The Student News Site of North Carolina A&T State University

The A&T Register

The Student News Site of North Carolina A&T State University

The A&T Register

The Student News Site of North Carolina A&T State University

The A&T Register

    Muslim brotherhood destroying Egypt’s future?

    CAIRO — Egyptian officials on Tuesday sought to counter growing concerns that their crackdown on dissidents marks a return to the authoritarian rule of Hosni Mubarak, accusing the Muslim Brotherhood of trying to cripple Egypt’s future and calling the brief tenure of President Mohammed Morsi the “worst year in Egypt’s history.”

    In his comments at a rare news conference, Mustafa Hegazy, a political adviser to Egyptian President Adly Mansour, defended the government’s arrest of thousands of Morsi supporters and the killing of hundreds of protesters. He said the Brotherhood remained determined to thwart the will of the vast majority of Egyptians.
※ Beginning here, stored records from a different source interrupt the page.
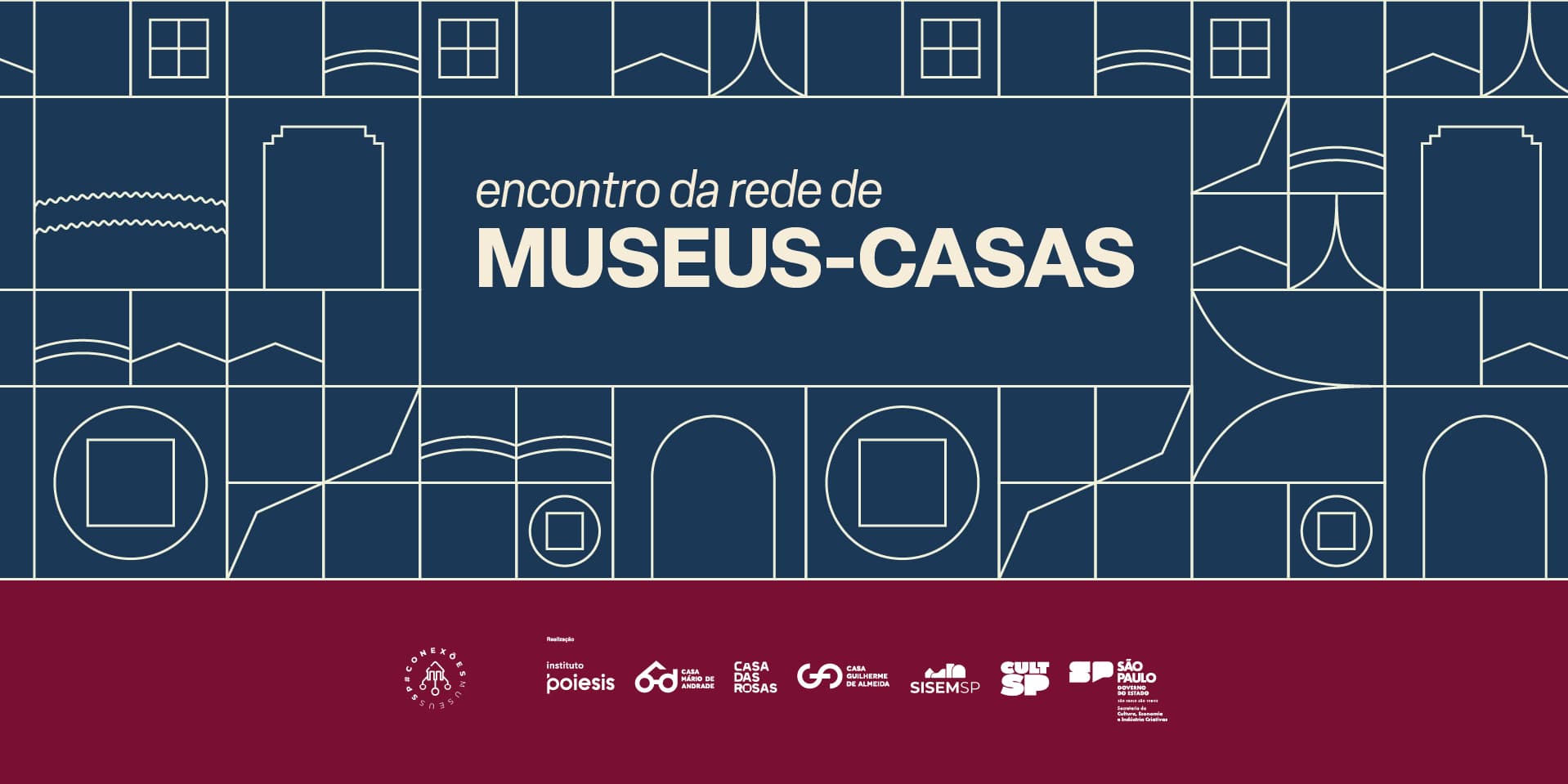 Banner do evento ENCONTRO DA REDE DE MUSEUS-CASAS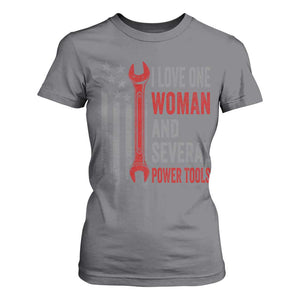 I Love One Woman And Several Power Tools T Shirt For Women Funny Mechanic Handyman Carpenter TS11 Charcoal Print Your Wear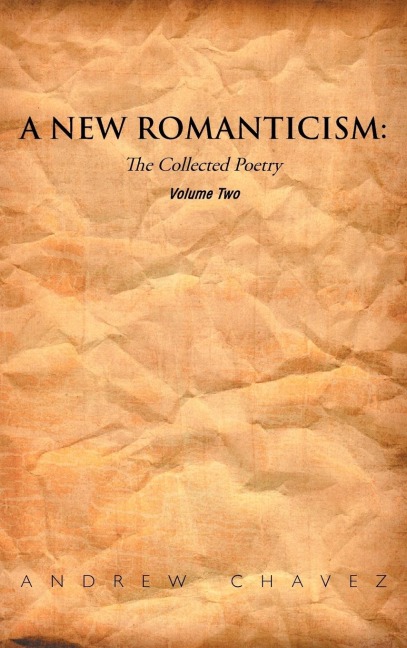 A New Romanticism: The Collected Poetry Volume Two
    “The Egyptian mainstream is in an unprecedented state of solidarity against a common enemy,” Hegazy said, adding that the Brotherhood is “determined to cripple the Egyptian future one way or another.”

    Hegazy’s statements came just four days before the third anniversary of the start of the uprising that led to the fall of Mubarak after three decades in power.

    The government has called on supporters to take to the streets Saturday to mark the Jan. 25 anniversary and to celebrate the military-led government’s assumption of power after the ouster of Morsi, who had been a senior Brotherhood official before rising to the presidency in the first democratic election in Egypt’s history.

    Hegazy said Egypt was on the path to stability with a newly approved constitution that earned 98.1 percent approval in a two-day referendum last week. He noted, for example, that the new constitution protected freedom of expression and he insisted that criticism of the government is fine “as long as it’s within legal boundaries.”

    But he declined to comment when journalists asked him about cases that seemed to contradict that assertion, including one about the conditions in which three staff members of Al-Jazeera English are being held. The three, including a Canadian-Egyptian national, Mohamed Fadel Fahmy, and the satellite news channel’s Australian correspondent, Peter Greste, have been held in solitary confinement since they were arrested Dec. 29 and accused of running a terror cell out of their makeshift office at the Marriott Hotel.

    Fahmy, a well known author who has worked for CNN and the BBC, is listed as a terrorist on the prison docket even though no charges have been filed against him. He is not allowed a bed, books or writing materials.

    Hegazy also declined to answer when asked about the case of an Associated Press cameraman who was arrested during last week’s referendum because his footage appeared on Al-Jazeera, an AP client. He has since been released on bail. 

    Under Egyptian law, it is unlawful to publish news items that are deemed harmful to the state. But Hegazy refused to answer why the Al-Jazeera English staff members face charges but an Egyptian journalist and ex-parliamentarian, Mustafa Bakari, who called for the killing of American citizens in Egypt, has not.